— The tasks —
1. What does The Matchmaker do, according to the Haven review?
2. Carry the Haven review forward from its last paragraph.

━━ Page text

Game Reviews Games

Haven review

Back in July, when the demos festival was taking place on Xbox, I had a few highlighted games I was on the lookout for and Haven was one of them. Focusing on a couple of young runaways taking refuge in an alien planet, the game had clear inspirations from a wide array of points like anime and romance stories; farming and survival sims; resource management and base building; a mixture of turn-based and real-time combat RPGs. Having spent over a dozen hours with it, what struck me as odd was that if I had to summarize it in one sentence it would be “anime relationship simulator with mini-games galore”, but if I had to pick a game that closely resembles it, my mind jumps to Brothers: A tale of two sons. I love Haven, not only because it is a fantastic experience in its simplicity and depth in all areas, but also because it is another game from this year that I feel tries to elevate the medium to explore and provide different experiences; namely, despite its fantastical world and whimsy humor in places, this is a game that takes a relationship in its entirety (meaning sex, being young, good and bad moments, etc.) seriously.

You’d be forgiven to highly doubt that last sentence, if you only heard the set up for the game; after all, it can’t get more cliched if it tried. You follow the story of Yu and Kay, a young, runaway couple who land on Source, an alien planet away from their home (The Apiary) and ExaNova, the company that is intrinsically linked with their lives. Yu is an upper-class girl who loves fixing ships and Kay is a poor, orphan saved from a troubled life by the company who gave him a researcher role and allowed him to meet the love of his life, Yu. Unfortunately, The Matchmaker (an all-powerful AI that matches the residents of The Apiary with a mate) disagrees and matched the two with different mates, so the rebellious couple run away, to create a new life for themselves in Source, where they find things are not as abandoned or uninhabitable as they were described in the long-lost documentations they found. I’m not going to say anything more on the story, because it ends up being cliched and uninteresting on its own, but it works as a framework for the game to build the actually interesting concepts it has for other areas, in particular its characters.

Yu and Kay are one of the most well-realized couples in games, I have ever experienced. A lot of it has to do with the game as a whole (more on that later), but a big part of it is about the writing; they are both individuals who have their own ideas, tastes, quirks, and flaws. They have great chemistry together, even if they don’t always see eye to eye on things. They are written and performed in an organic and believable way; they tease each other; they psyche each other up, when they feel down; they play each other’s favorite game. They are young, so half of the time is spent talking about or having sex (just to clarify, this isn’t a “horny” game, all of it is in dialogue or suggested). This is also, as it becomes clear, a “spur of the moment” decision and they slowly start to learn more about each other in a natural way, while also coming to terms with the fact that they didn’t know each other too well before making this life-changing decision. Its all written exceptionally with moments of genuine comedy and romance, drama and action, with the flair of an anime show; they adapt one of the “animals” as their pet, they eat flamboyant food and flow around the planet holding hands and forming a band. It is all immediately likeable and engaging, and it only gets better as it tackles more themes and ideas.

━━━━
━━ Supplied data

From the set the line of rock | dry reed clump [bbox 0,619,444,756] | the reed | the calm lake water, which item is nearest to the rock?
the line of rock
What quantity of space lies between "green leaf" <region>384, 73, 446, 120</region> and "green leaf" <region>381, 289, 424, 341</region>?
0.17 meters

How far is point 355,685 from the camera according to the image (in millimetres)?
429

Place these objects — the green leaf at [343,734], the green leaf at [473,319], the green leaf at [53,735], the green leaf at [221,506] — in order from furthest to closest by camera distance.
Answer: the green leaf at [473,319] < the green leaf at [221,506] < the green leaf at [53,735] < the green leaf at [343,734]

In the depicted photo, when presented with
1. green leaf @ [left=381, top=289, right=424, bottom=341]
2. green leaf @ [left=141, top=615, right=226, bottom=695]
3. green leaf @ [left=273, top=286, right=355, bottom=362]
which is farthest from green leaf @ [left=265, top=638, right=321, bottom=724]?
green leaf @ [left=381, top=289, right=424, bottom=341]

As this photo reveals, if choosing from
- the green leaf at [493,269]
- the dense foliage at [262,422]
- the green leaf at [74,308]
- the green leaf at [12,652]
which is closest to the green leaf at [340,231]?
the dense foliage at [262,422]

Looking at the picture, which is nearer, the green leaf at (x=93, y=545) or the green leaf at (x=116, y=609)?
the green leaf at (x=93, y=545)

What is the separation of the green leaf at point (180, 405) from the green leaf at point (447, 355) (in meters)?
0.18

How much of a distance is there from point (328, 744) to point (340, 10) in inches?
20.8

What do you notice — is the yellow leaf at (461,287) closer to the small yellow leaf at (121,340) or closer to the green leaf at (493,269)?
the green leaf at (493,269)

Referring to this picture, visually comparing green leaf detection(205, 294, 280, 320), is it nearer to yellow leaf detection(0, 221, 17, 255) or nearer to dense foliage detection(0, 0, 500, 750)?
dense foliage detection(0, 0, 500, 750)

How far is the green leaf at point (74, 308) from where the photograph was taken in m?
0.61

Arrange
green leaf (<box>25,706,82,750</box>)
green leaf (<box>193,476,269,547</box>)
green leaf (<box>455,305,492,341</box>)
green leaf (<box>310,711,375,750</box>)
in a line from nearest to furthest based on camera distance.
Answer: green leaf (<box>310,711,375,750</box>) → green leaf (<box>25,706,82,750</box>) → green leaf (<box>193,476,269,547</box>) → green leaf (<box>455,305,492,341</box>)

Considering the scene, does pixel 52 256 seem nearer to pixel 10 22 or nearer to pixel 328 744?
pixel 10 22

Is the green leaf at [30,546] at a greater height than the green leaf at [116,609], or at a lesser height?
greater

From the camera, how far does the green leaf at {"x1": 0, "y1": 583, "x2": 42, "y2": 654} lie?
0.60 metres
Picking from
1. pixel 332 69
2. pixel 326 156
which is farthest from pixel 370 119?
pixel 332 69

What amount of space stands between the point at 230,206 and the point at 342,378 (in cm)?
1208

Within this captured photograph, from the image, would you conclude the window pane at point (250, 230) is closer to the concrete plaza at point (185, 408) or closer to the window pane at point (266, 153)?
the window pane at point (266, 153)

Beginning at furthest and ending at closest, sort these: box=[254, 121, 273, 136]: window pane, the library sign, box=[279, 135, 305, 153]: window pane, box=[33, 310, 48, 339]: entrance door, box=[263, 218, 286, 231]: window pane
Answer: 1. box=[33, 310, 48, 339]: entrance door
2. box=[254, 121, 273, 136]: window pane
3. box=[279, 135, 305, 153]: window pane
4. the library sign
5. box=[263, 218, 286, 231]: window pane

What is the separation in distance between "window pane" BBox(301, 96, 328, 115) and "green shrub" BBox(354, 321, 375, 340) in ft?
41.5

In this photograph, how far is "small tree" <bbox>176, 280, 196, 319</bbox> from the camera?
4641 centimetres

━━━━

— Results in order —
1. It matches the residents of The Apiary with a mate.

2.
However, talking about that without talking about the game as a whole is a losing battle, so let’s explore the mechanics and loop of the game before I go on. One of the things Haven nails is how simple it is to pick up and play, regardless of your experience with video games; you hold the right trigger to float, the left trigger to drift, and you use the left stick to guide the characters around. This is a bit unusual at first – and at times throughout the game, you will find yourself wrestling with the controls – however, once you get used to it, it feels great to control and is fun enough to make 12+ hours of exploring engaging. One of the game’s core mechanics is flow; a blue substance that powers your boots for flying around and is needed to interact with some objects around the world, as well as clearing out “rust” which is needed to make the area clear and provide you with important resources. The way you refill flow is through guiding the characters on flow trails, placed around each level, until its end, sometimes elevating the characters and allowing access to otherwise inaccessible spots; this is mostly optional as the resources gained are pretty easy to acquire if you run out of them and the game doesn’t really force you to clear out levels, but it is so much fun to traverse the environment, I did it anyway.

While traversing these levels, Yu and Kay will come up against hostile, native creatures, affected by the rust, and that is where combat comes in. Each character is controlled by their equivalent side of the controller (Kay on the left and Yu on the right) and they have the same 4 movies; shield is defense, impact and blast are melee and ranged damage types, and pacify is what needs to be used after you depleted an enemy’s life bar to remove them from battle. All of these need to be filled to become active and it is as simple as it sounds, but through smart enemy design and great visual feedback, the developers add a lot of depth and satisfaction to these encounters; for example, one type of enemy may need to be shielded against first before being able to do any damage to it, which requires one character to shield and one character to have the appropriate attack ready, or some enemies can only be damaged by a max power attack, which happens when both characters charge the same attack and time their attacks correctly. As enemies get more diverse and start appearing alongside other enemies with different strategies required, the game slowly ramps up the challenge and the rewards from it; its not difficult at all, I did not die in my playthrough, however some may find the little ramp up towards the end to be a bit much (in that case there is an even lower difficulty option)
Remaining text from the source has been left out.